In logit, probit, and other nonlinear models, raw coefficients do not represent marginal effects on the outcome. The effect of a unit change in X depends on both the coefficient and the probability/density evaluated at specific covariate values.
Calculate marginal effects at the mean (MEM) and average marginal effects (AME) for a few key variables. Use plots to show how predicted probabilities change across the range of X.
In a linear regression model, the coefficient β on a variable X has a clean interpretation: a one-unit increase in X shifts the predicted outcome by exactly β, regardless of where X starts, who the observation is, or what other variables look like. This constant-effect property is what makes linear regression coefficients so easy to communicate. Nonlinear models like logit and probit, which you studied as prerequisites, trade away this simplicity in exchange for a more appropriate model of binary outcomes — and the price is that interpretation requires an extra step.

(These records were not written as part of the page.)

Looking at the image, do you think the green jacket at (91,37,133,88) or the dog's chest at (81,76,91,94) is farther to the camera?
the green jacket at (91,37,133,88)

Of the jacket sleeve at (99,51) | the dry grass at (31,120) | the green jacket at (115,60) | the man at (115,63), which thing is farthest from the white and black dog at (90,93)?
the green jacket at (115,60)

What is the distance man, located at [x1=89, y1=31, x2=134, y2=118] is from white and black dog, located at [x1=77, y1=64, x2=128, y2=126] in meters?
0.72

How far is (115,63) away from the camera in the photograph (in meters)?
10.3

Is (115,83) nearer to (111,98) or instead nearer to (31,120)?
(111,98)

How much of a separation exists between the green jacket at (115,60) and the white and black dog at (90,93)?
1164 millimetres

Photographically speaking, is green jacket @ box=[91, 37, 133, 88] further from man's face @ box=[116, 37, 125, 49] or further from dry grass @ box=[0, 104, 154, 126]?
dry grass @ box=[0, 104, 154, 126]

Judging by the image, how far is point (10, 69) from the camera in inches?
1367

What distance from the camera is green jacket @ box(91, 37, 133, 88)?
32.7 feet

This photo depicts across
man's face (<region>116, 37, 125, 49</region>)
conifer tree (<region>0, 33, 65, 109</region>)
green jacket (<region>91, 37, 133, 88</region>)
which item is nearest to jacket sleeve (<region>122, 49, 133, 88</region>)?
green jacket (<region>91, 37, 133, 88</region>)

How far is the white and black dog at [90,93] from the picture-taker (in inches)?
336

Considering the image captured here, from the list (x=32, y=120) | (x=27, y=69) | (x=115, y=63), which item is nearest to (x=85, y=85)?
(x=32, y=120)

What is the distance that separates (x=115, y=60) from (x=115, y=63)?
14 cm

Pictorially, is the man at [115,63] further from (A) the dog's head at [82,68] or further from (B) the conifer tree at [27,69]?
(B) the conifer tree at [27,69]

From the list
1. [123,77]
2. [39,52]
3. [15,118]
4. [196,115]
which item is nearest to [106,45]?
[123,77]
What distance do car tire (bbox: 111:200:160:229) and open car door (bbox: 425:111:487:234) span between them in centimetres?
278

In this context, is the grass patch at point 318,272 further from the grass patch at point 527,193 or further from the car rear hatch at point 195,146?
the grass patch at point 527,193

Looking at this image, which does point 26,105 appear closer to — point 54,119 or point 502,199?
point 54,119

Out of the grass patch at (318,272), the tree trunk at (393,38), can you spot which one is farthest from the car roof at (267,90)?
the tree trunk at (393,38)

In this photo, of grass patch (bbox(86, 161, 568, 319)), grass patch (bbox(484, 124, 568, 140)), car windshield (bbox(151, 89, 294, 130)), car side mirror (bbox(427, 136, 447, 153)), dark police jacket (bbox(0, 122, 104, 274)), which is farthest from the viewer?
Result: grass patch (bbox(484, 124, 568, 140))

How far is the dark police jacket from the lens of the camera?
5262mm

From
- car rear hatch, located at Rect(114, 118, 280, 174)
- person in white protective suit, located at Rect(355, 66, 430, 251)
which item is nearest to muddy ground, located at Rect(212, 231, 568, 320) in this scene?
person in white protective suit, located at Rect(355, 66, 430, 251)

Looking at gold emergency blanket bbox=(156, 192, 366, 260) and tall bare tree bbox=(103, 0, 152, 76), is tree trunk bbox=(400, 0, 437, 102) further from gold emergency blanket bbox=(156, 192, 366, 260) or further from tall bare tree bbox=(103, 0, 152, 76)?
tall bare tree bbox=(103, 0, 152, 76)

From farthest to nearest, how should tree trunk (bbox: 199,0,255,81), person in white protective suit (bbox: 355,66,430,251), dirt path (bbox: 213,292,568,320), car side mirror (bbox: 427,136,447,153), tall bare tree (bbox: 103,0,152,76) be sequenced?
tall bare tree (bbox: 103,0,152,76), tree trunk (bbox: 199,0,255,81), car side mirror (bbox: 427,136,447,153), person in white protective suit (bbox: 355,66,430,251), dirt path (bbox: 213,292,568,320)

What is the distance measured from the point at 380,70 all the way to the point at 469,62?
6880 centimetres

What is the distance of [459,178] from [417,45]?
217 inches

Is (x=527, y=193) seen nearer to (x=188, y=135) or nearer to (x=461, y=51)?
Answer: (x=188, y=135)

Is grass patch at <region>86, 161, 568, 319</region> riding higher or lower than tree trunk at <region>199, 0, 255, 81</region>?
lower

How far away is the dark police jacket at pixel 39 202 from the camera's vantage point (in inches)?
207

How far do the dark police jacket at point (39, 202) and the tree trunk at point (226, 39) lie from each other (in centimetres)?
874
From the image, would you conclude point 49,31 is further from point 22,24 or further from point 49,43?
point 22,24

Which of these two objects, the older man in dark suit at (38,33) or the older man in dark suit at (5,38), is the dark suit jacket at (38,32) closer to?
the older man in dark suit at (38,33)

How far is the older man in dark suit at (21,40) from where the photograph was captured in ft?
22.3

In a logit model, the coefficient β on X tells you how much the log-odds (the log of the probability of success divided by the probability of failure) changes for a one-unit increase in X. The log-odds scale is linear in the parameters, which is why maximum likelihood estimation works cleanly. But log-odds are not probabilities, and the translation from log-odds to probabilities is nonlinear — it runs through the logistic function, which produces the familiar S-shaped curve. This means the effect of X on the probability of success depends on where on the S-curve you are sitting. Near the tails (very high or very low predicted probabilities), the curve is nearly flat, so a coefficient of 0.5 on X translates into a very small probability change. Near the middle of the curve (baseline probability around 0.5), the same coefficient translates into a much larger probability change.
This is why raw logit or probit coefficients should never be directly interpreted as probability effects. Instead, economists compute marginal effects — the derivative of the predicted probability with respect to X, evaluated at specific covariate values. Two approaches are standard. Marginal effects at the mean (MEM) evaluate the derivative at the sample mean of each covariate: you plug in the average age, average income, average education level, and compute the probability change for a one-unit shift in X at that hypothetical "average" individual. Average marginal effects (AME) compute the derivative for every observation in the sample using their actual covariate values, then average those individual effects. AME is generally preferred because the "average individual" may not represent anyone in the data — averages of many characteristics may not correspond to any real person.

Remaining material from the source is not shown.